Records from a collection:
*-*-*

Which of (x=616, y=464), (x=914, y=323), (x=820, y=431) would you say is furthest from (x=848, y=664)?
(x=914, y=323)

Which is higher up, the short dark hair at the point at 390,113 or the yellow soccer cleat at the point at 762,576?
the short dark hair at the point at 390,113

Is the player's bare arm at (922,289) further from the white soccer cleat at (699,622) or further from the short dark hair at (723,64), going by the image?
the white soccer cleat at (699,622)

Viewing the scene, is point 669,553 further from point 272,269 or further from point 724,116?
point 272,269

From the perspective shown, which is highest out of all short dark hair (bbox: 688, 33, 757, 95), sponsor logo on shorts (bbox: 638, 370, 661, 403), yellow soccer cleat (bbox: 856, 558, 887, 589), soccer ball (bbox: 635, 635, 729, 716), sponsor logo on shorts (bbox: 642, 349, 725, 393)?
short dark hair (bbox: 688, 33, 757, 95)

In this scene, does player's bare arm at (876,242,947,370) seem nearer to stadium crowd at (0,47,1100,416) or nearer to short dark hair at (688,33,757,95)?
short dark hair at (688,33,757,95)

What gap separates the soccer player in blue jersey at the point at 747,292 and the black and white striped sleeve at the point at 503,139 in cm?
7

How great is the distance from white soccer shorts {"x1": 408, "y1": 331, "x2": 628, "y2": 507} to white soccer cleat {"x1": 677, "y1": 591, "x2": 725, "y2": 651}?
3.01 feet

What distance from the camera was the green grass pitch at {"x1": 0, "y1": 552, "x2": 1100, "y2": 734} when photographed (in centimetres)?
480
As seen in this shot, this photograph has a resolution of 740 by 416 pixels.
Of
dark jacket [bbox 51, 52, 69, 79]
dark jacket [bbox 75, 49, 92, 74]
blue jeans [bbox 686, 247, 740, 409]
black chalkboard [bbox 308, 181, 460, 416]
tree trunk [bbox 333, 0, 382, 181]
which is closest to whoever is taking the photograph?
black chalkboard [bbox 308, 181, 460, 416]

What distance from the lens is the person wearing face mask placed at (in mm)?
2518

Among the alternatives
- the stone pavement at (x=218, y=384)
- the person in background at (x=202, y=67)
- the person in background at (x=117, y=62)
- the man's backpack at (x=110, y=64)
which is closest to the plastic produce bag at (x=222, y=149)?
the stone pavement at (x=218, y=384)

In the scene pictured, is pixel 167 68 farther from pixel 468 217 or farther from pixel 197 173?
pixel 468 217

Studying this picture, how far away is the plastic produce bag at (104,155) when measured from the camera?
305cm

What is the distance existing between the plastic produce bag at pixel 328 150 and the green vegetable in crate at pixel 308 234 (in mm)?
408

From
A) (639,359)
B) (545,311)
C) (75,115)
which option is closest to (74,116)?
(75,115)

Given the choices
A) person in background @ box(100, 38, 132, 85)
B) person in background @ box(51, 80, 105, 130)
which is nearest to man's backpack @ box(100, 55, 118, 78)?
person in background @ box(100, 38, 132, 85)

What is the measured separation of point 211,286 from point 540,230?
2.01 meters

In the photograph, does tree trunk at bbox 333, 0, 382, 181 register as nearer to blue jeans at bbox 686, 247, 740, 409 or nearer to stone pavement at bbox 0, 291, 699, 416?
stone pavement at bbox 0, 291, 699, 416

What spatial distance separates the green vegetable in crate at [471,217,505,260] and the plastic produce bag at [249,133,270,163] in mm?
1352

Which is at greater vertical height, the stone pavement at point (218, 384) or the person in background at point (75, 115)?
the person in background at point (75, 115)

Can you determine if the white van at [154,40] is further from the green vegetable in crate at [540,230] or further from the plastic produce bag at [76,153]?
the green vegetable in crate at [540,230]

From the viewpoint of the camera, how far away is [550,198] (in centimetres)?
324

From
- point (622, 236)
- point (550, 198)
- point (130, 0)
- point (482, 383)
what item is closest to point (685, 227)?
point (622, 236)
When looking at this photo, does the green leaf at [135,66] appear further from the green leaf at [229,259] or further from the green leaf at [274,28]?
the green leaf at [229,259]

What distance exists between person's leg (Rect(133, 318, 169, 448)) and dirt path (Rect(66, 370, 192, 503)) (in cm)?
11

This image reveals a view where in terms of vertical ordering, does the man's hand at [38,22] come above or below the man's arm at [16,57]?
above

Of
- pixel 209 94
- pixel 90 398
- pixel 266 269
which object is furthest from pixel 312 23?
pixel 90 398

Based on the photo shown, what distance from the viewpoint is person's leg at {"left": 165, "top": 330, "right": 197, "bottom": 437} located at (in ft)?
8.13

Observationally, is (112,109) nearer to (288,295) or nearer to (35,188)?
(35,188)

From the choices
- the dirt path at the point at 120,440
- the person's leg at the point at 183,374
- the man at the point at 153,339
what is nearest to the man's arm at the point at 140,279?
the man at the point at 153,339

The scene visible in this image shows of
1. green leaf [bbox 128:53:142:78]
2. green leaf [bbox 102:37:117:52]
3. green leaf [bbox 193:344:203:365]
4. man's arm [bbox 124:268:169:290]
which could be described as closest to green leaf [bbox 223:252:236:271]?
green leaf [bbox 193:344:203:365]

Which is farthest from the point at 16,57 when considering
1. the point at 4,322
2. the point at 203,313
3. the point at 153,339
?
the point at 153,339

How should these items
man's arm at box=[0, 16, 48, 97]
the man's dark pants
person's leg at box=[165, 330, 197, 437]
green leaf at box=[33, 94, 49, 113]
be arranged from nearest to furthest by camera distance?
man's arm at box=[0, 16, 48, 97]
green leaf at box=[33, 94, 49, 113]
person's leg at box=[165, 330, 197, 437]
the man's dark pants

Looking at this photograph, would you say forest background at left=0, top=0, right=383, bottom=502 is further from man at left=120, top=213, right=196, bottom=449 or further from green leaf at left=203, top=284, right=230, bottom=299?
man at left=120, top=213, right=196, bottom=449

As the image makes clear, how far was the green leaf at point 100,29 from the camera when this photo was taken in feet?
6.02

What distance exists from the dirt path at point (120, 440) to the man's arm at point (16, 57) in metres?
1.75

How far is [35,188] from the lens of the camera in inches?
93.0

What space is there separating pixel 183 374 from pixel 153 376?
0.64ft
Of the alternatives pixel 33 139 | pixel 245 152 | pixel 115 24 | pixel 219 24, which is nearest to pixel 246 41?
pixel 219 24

*-*-*

JOB: Extract all the entries word for word.

ANSWER TO THE TASK:
Which of (x=616, y=464), (x=914, y=323), (x=820, y=431) would you say is furthest from (x=848, y=664)?
(x=914, y=323)

Which is higher up, the short dark hair at the point at 390,113 or the yellow soccer cleat at the point at 762,576?
the short dark hair at the point at 390,113

Is the player's bare arm at (922,289) further from the white soccer cleat at (699,622) or further from the short dark hair at (723,64), going by the image?
the white soccer cleat at (699,622)

Viewing the scene, is point 669,553 further from point 272,269 or further from point 724,116?
point 272,269

From the perspective shown, which is highest out of all short dark hair (bbox: 688, 33, 757, 95), sponsor logo on shorts (bbox: 638, 370, 661, 403), yellow soccer cleat (bbox: 856, 558, 887, 589), soccer ball (bbox: 635, 635, 729, 716), sponsor logo on shorts (bbox: 642, 349, 725, 393)?
short dark hair (bbox: 688, 33, 757, 95)

In this scene, does player's bare arm at (876,242,947,370) seem nearer to stadium crowd at (0,47,1100,416) or nearer to short dark hair at (688,33,757,95)?
short dark hair at (688,33,757,95)

What gap separates the soccer player in blue jersey at the point at 747,292 and the black and white striped sleeve at the point at 503,139 in cm?
7

How great is the distance from white soccer shorts {"x1": 408, "y1": 331, "x2": 628, "y2": 507} to white soccer cleat {"x1": 677, "y1": 591, "x2": 725, "y2": 651}?
3.01 feet

What distance from the camera was the green grass pitch at {"x1": 0, "y1": 552, "x2": 1100, "y2": 734} when photographed (in centimetres)?
480
As seen in this shot, this photograph has a resolution of 740 by 416 pixels.
Of
dark jacket [bbox 51, 52, 69, 79]
dark jacket [bbox 75, 49, 92, 74]
blue jeans [bbox 686, 247, 740, 409]
black chalkboard [bbox 308, 181, 460, 416]
tree trunk [bbox 333, 0, 382, 181]
which is closest to whoever is taking the photograph?
black chalkboard [bbox 308, 181, 460, 416]

What distance from the lens is the person wearing face mask placed at (in mm)?
2518

Among the alternatives
- the stone pavement at (x=218, y=384)
- the person in background at (x=202, y=67)
- the person in background at (x=117, y=62)
- the man's backpack at (x=110, y=64)
which is closest to the plastic produce bag at (x=222, y=149)?
the stone pavement at (x=218, y=384)

In the scene pictured, is pixel 167 68 farther from pixel 468 217 or farther from pixel 197 173?
pixel 468 217

Studying this picture, how far away is the plastic produce bag at (104,155) when measured from the camera?
305cm

What is the distance existing between the plastic produce bag at pixel 328 150 and the green vegetable in crate at pixel 308 234 (in mm)?
408

From
A) (639,359)
B) (545,311)
C) (75,115)
which option is closest to (74,116)?
(75,115)

Given the choices
A) person in background @ box(100, 38, 132, 85)
B) person in background @ box(51, 80, 105, 130)
which is nearest to man's backpack @ box(100, 55, 118, 78)?
person in background @ box(100, 38, 132, 85)

What is the measured separation of point 211,286 from point 540,230?
2.01 meters

In the photograph, does tree trunk at bbox 333, 0, 382, 181 register as nearer to blue jeans at bbox 686, 247, 740, 409 or nearer to stone pavement at bbox 0, 291, 699, 416?
stone pavement at bbox 0, 291, 699, 416

What spatial distance separates the green vegetable in crate at [471,217,505,260] and the plastic produce bag at [249,133,270,163] in mm?
1352

Which is at greater vertical height, the stone pavement at point (218, 384) or the person in background at point (75, 115)?
the person in background at point (75, 115)

Can you determine if the white van at [154,40] is further from the green vegetable in crate at [540,230] or further from the plastic produce bag at [76,153]?
the green vegetable in crate at [540,230]

From the viewpoint of the camera, how far away is [550,198] (in centimetres)?
324

From
- point (622, 236)
- point (550, 198)
- point (130, 0)
- point (482, 383)
what item is closest to point (685, 227)?
point (622, 236)
When looking at this photo, does the green leaf at [135,66] appear further from the green leaf at [229,259] or further from the green leaf at [274,28]?
the green leaf at [229,259]

What distance exists between person's leg (Rect(133, 318, 169, 448)) and dirt path (Rect(66, 370, 192, 503)) (in cm)?
11

This image reveals a view where in terms of vertical ordering, does the man's hand at [38,22] come above or below the man's arm at [16,57]?
above

Of
- pixel 209 94
- pixel 90 398
- pixel 266 269
which object is furthest from pixel 312 23?
pixel 90 398

Based on the photo shown, what distance from the viewpoint is person's leg at {"left": 165, "top": 330, "right": 197, "bottom": 437} located at (in ft)?
8.13

Observationally, is (112,109) nearer to (288,295) or nearer to (35,188)?
(35,188)

From the choices
- the dirt path at the point at 120,440
- the person's leg at the point at 183,374
- the man at the point at 153,339
what is nearest to the man's arm at the point at 140,279?
the man at the point at 153,339

The scene visible in this image shows of
1. green leaf [bbox 128:53:142:78]
2. green leaf [bbox 102:37:117:52]
3. green leaf [bbox 193:344:203:365]
4. man's arm [bbox 124:268:169:290]
which could be described as closest to green leaf [bbox 223:252:236:271]?
green leaf [bbox 193:344:203:365]

Which is farthest from the point at 16,57 when considering
1. the point at 4,322
2. the point at 203,313
3. the point at 153,339
?
the point at 153,339

How should these items
man's arm at box=[0, 16, 48, 97]
the man's dark pants
person's leg at box=[165, 330, 197, 437]
green leaf at box=[33, 94, 49, 113]
be arranged from nearest to furthest by camera distance?
man's arm at box=[0, 16, 48, 97]
green leaf at box=[33, 94, 49, 113]
person's leg at box=[165, 330, 197, 437]
the man's dark pants

Looking at this photograph, would you say forest background at left=0, top=0, right=383, bottom=502 is further from man at left=120, top=213, right=196, bottom=449 or further from green leaf at left=203, top=284, right=230, bottom=299?
man at left=120, top=213, right=196, bottom=449

As the image makes clear, how far was the green leaf at point 100,29 from the camera when this photo was taken in feet?
6.02

What distance exists from the dirt path at point (120, 440) to the man's arm at point (16, 57) in metres?
1.75

How far is [35,188] from the lens of the camera in inches?
93.0

What space is there separating pixel 183 374 from pixel 153 376?
0.64ft
Of the alternatives pixel 33 139 | pixel 245 152 | pixel 115 24 | pixel 219 24, which is nearest to pixel 246 41?
pixel 219 24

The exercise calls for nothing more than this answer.